*REQUIREMENT*: Only the lines from the one holding "cape buffalo vector image" through the end of the material are to be repeated, exactly and without pictures.

*GIVEN DATA*:
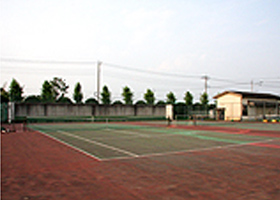 img_ph14-テニスコート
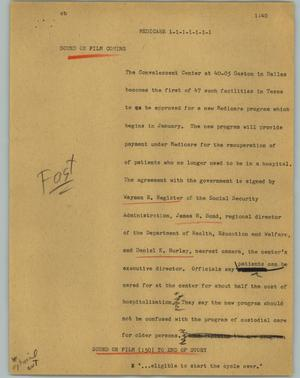 Primary view of object titled '[News Script: Medicare]'.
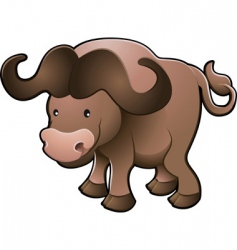 cape buffalo vector image
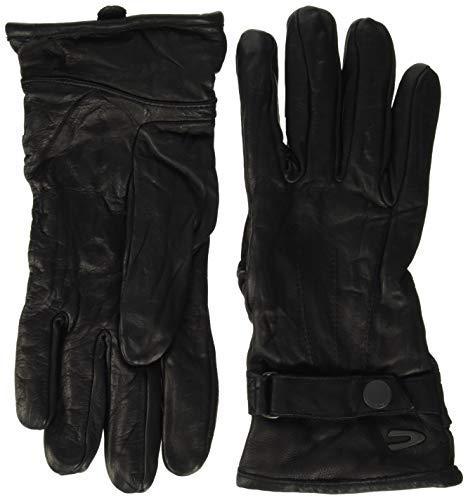 camel active Herren 408260/2G26 Handschuhe, Schwarz (Black 09), Large (Herstellergröße: L)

*EXERCISE RESPONSE*:
 cape buffalo vector image
 camel active Herren 408260/2G26 Handschuhe, Schwarz (Black 09), Large (Herstellergröße: L)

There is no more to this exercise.